This chapter will acquaint you with the legal principles that apply to the three phases of a minister’s relationship with a local church: (1) initiation of the relationship; (2) terms and conditions of the employment relationship, including the employment contract and compensation; and (3) termination of the relationship.
Initiation of the pastor-church relationship varies from denomination to denomination and even from church to church within some denominations. Hierarchical denominations may exercise considerable control over local churches, and prescribe how a minister is selected.
In congregational denominations, the local church is self-governing and has the authority to select its own ministers. This authority must be exercised in accordance with the church’s constitution and bylaws. This is a very important principle of law, and it indicates the necessity of being familiar with a church’s governing documents. Sometimes clergy are asked to sign a contract of employment with their employing church. Such a contract generally will govern most aspects of the employment relationship. In most cases, however, no formal contract is ever signed. But in such cases the courts may “imply” a contract of employment once a minister begins performing duties on behalf of a church. The employment contract, whether actual or implied, gives the minister important legal rights.

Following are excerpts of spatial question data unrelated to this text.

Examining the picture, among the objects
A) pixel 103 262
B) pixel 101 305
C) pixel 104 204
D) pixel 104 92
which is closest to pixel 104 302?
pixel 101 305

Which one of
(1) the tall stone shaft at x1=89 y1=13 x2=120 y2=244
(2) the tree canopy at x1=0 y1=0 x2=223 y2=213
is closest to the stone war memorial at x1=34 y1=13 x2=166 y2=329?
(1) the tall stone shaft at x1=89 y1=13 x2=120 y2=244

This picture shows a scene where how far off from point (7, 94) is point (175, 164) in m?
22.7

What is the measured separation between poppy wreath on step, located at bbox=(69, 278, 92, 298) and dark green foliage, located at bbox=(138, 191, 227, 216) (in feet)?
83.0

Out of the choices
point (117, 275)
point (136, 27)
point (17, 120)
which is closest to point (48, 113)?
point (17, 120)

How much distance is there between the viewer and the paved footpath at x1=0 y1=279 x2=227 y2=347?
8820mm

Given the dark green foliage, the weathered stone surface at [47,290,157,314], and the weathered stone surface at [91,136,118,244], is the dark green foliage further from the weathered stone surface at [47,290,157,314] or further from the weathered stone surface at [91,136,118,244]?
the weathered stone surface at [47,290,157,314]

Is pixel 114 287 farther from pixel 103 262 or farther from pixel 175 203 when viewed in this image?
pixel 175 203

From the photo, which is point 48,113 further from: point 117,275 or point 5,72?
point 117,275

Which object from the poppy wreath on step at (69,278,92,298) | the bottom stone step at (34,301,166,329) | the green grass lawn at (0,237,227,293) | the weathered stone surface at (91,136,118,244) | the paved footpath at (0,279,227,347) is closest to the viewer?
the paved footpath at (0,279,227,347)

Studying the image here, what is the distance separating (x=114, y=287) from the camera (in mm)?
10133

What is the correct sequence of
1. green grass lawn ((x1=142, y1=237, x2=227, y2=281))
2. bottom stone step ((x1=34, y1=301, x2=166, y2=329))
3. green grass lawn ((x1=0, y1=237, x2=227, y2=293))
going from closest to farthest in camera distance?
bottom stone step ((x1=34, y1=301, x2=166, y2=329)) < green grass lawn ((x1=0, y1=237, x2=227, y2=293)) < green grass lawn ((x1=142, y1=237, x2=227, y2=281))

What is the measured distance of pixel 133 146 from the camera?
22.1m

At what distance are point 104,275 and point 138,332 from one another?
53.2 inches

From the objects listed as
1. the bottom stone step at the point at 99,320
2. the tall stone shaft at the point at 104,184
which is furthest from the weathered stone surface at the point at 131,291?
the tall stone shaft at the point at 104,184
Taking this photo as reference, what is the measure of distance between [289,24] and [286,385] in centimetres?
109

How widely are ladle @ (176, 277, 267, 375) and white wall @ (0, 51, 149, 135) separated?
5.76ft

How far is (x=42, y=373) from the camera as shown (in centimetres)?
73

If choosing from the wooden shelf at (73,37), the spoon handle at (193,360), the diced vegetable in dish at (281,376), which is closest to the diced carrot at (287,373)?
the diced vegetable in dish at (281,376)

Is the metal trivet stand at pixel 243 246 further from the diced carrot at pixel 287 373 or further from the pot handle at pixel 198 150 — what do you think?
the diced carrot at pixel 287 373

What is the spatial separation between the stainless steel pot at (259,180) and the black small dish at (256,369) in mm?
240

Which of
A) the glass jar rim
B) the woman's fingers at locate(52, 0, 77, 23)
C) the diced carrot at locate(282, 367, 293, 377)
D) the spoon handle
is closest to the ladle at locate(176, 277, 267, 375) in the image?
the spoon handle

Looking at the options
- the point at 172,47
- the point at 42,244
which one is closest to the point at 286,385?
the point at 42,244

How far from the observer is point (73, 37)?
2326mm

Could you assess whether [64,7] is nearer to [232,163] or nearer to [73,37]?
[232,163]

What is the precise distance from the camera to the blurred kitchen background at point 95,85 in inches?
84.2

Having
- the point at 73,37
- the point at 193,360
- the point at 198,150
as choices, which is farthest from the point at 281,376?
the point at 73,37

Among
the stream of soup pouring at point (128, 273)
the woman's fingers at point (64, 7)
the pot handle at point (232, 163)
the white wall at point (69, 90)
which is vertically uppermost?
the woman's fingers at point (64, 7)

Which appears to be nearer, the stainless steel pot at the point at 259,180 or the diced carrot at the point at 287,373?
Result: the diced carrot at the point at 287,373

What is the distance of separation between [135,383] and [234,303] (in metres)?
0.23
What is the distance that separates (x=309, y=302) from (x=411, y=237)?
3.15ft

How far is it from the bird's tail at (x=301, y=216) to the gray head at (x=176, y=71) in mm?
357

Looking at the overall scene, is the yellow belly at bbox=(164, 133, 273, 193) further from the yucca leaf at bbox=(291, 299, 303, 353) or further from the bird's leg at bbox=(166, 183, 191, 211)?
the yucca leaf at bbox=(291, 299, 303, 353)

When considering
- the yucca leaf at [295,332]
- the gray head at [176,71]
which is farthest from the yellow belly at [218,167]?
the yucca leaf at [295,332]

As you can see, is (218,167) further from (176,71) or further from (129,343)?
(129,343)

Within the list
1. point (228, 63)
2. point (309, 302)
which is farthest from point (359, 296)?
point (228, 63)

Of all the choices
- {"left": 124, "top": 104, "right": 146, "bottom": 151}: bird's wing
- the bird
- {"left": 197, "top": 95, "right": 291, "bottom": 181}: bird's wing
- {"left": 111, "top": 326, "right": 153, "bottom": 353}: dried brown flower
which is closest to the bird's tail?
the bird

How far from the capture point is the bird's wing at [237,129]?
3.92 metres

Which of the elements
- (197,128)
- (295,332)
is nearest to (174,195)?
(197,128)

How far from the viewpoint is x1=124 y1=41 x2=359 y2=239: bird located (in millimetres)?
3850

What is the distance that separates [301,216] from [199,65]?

A minister is legally entitled to receive the compensation specified in an employment contract. If no written contract exists, the minister is entitled to reasonable compensation for services rendered. In either case, the compensation received must not be unreasonably high, or the tax-exempt status of the church will be jeopardized.
The termination of the pastor-church relationship is regarded by the courts as an internal church matter over which they have no jurisdiction. A few courts have been willing to address collateral issues associated with a minister’s termination so long as no recourse to church doctrine or polity is required.